- **Set of tasks**:
1. According to the Tommy McHenry biography, in what year did he marry Julia Winifred Voisey?
2. Name every person mentioned in the Family section of the Tommy McHenry biography, apart from Tommy McHenry himself.
3. Write out the Tommy McHenry biography from "Personal information" up to and including "end of 1926.".

- **Text block**:
━━━━━━━━━━━━━━━━

Personal information
- Full name: James Thomas McHenry
- Born: 2 June 1903 Broomfield, Victoria
- Died: 7 May 1972 (aged 68) Sebastopol, Victoria
- Height: 168 cm (5 ft 6 in)
- Weight: 67 kg (148 lb)

Playing career^{1}
- Years: Club / Games (Goals)
- 1924: Footscray (VFA) / 09 0(5)
- 1925–26: Footscray / 21 (13)
- ^{1} Playing statistics correct to the end of 1926.

= Tommy McHenry =

Australian rules footballer, born 1903

James Thomas McHenry (2 June 1903 – 7 May 1972) was an Australian rules footballer who played with Footscray in both the Victorian Football Association (VFA) and Victorian Football League (VFL).

==Family==
The son of James Herbert McHenry (1880–1955), and Elsie Mary McHenry (1882–1980), née Reardon, James Thomas McHenry was born at Broomfield, Victoria on 2 June 1903.

He married Julia Winifred Voisey (1907–1939) in 1933.

Tommy's younger brother, Allan Douglas McHenry (1904–1980), married Brownlow Medallist and co-player, Allan Hopkins', sister Gertrude Selina Hopkins (1906–1983) in 1933, making Tommy and Hopkins indirect in-laws.

━━━━━━━━━━━━━━━━

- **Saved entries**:
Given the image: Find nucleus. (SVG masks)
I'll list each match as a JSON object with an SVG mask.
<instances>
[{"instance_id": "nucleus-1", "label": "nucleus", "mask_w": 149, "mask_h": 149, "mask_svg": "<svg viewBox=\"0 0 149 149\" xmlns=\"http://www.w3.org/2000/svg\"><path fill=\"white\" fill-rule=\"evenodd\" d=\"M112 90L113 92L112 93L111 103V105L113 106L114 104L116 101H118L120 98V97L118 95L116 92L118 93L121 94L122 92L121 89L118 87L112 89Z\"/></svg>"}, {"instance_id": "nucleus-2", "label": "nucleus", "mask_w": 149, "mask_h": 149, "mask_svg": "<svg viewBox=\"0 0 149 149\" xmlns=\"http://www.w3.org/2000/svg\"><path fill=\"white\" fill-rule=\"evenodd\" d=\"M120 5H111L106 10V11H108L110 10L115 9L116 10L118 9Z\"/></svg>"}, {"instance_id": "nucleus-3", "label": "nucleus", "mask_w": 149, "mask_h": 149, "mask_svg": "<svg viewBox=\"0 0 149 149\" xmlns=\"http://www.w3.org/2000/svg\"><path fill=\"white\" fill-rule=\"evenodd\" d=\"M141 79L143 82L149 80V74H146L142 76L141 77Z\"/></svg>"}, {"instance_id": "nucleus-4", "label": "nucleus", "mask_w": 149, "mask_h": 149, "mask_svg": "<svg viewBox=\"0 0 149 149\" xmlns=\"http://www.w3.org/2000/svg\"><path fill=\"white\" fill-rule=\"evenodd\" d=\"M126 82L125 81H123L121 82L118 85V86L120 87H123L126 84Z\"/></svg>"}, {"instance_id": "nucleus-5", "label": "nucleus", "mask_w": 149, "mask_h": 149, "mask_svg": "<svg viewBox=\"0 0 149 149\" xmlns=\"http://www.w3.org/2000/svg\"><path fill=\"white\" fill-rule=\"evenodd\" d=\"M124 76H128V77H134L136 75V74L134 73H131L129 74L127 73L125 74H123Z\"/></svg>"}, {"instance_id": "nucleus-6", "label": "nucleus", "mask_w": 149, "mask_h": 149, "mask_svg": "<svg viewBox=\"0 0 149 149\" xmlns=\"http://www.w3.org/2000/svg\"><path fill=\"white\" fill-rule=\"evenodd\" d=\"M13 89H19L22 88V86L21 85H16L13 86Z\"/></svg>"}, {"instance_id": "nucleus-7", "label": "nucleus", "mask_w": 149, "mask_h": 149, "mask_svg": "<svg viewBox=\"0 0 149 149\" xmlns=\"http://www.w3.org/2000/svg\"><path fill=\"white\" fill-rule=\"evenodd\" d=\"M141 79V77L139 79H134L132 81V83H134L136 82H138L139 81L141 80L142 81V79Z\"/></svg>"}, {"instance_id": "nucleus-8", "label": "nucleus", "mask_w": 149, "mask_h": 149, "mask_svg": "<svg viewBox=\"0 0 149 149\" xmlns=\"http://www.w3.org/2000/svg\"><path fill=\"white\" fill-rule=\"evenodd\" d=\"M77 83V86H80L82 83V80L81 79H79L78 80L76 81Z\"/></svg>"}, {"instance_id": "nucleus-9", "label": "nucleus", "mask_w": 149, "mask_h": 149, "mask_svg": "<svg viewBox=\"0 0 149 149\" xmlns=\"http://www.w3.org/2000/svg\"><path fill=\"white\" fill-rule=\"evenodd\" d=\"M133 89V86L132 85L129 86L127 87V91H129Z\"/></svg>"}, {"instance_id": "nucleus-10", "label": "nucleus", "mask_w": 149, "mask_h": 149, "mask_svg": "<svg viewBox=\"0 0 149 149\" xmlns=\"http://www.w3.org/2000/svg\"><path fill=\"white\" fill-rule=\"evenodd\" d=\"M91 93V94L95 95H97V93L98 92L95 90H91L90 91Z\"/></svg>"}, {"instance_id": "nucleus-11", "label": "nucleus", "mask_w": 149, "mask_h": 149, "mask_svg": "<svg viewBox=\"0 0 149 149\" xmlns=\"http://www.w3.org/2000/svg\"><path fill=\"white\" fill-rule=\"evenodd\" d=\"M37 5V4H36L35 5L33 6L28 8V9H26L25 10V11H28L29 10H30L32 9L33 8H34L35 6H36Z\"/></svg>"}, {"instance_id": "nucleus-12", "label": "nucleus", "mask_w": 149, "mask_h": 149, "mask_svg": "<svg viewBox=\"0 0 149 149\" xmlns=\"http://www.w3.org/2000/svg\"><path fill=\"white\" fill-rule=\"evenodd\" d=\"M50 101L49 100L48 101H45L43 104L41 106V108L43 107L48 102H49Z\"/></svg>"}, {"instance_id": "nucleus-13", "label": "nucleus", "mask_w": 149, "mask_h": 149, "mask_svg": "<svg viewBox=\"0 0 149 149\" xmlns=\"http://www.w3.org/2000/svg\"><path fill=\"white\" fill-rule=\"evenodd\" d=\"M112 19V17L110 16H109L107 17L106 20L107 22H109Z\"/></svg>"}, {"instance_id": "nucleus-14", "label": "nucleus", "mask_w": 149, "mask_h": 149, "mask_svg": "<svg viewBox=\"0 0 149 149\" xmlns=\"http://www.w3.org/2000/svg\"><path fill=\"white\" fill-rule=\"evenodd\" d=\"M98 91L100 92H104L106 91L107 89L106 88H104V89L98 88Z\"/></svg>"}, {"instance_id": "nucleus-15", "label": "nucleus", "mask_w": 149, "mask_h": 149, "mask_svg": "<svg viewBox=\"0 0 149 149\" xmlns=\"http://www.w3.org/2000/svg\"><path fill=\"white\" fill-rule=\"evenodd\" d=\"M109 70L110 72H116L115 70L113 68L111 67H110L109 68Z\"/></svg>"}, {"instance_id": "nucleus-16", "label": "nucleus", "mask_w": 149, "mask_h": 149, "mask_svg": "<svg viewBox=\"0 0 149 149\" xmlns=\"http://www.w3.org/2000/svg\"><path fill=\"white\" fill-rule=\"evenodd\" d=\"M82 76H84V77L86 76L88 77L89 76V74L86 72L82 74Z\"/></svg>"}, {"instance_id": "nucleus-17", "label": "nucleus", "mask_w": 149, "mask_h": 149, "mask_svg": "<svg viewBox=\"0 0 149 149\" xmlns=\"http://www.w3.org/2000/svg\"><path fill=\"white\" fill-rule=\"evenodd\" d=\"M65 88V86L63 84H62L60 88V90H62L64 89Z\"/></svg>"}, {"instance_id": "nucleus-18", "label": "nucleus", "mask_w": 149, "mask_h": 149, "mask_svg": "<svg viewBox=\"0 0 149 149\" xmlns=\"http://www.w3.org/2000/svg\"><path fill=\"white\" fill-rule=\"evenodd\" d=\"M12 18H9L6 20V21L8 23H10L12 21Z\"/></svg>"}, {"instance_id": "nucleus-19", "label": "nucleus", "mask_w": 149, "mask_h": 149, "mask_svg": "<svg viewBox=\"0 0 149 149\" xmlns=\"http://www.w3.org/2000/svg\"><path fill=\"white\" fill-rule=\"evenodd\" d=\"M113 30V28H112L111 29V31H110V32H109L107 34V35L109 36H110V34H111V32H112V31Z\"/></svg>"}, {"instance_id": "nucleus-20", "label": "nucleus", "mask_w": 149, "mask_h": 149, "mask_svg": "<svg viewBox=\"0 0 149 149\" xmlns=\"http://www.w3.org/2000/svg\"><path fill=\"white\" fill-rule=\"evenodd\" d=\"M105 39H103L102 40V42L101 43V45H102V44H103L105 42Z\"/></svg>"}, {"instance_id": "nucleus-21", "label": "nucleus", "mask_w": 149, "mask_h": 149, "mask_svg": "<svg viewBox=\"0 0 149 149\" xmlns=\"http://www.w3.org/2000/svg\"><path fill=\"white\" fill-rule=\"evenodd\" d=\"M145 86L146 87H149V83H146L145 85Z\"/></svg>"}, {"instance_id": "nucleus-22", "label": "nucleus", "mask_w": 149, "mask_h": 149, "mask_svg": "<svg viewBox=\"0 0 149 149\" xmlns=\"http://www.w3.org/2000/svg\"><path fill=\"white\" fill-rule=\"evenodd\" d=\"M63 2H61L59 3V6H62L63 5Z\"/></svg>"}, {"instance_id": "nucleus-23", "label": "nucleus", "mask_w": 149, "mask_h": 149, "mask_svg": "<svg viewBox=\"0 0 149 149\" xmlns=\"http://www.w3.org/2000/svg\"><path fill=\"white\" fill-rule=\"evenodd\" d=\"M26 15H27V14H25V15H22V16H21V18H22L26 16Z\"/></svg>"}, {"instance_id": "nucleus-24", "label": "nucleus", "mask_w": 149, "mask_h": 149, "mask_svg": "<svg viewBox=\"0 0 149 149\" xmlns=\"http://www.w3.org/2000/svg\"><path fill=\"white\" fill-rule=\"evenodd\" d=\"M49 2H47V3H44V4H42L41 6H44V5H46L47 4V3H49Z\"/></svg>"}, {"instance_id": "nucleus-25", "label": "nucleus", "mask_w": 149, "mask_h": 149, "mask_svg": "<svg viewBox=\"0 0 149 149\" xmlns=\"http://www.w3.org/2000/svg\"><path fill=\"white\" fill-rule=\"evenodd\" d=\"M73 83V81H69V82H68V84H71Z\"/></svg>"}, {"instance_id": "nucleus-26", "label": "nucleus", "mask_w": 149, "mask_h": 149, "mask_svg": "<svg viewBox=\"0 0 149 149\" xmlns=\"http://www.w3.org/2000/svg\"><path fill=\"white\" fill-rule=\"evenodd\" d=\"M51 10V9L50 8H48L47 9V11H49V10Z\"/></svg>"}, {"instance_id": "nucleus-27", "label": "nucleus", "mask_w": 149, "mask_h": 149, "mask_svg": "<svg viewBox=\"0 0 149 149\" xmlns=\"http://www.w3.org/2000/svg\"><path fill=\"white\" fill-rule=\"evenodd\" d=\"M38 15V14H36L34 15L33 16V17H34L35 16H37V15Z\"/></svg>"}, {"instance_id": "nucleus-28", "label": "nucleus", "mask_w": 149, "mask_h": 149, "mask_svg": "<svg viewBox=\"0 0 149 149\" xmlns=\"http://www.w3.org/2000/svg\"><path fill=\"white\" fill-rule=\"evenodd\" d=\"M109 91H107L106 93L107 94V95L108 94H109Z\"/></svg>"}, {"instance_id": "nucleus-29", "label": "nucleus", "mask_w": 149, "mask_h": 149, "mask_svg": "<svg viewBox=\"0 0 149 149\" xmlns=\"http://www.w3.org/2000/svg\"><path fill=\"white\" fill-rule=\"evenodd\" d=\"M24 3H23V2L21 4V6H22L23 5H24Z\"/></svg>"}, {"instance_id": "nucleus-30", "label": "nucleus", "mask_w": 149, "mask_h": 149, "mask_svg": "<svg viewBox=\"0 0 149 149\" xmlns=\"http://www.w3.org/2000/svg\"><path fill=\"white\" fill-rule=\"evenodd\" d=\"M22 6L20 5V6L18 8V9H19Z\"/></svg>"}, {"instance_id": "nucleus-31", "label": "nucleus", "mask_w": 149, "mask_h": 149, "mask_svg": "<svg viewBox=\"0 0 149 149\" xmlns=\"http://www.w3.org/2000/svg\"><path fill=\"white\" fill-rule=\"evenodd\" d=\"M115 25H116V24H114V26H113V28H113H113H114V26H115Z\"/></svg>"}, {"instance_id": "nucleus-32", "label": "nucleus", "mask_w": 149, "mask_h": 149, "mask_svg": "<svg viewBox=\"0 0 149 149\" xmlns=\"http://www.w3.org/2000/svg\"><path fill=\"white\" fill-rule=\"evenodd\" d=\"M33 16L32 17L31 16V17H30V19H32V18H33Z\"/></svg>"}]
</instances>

━━━━━━━━━━━━━━━━

- **Responses to the exercise**:
1. 1933

2. James Herbert McHenry, Elsie Mary McHenry (née Reardon), Julia Winifred Voisey, Allan Douglas McHenry, Allan Hopkins, Gertrude Selina Hopkins

3.
Personal information
- Full name: James Thomas McHenry
- Born: 2 June 1903 Broomfield, Victoria
- Died: 7 May 1972 (aged 68) Sebastopol, Victoria
- Height: 168 cm (5 ft 6 in)
- Weight: 67 kg (148 lb)

Playing career^{1}
- Years: Club / Games (Goals)
- 1924: Footscray (VFA) / 09 0(5)
- 1925–26: Footscray / 21 (13)
- ^{1} Playing statistics correct to the end of 1926.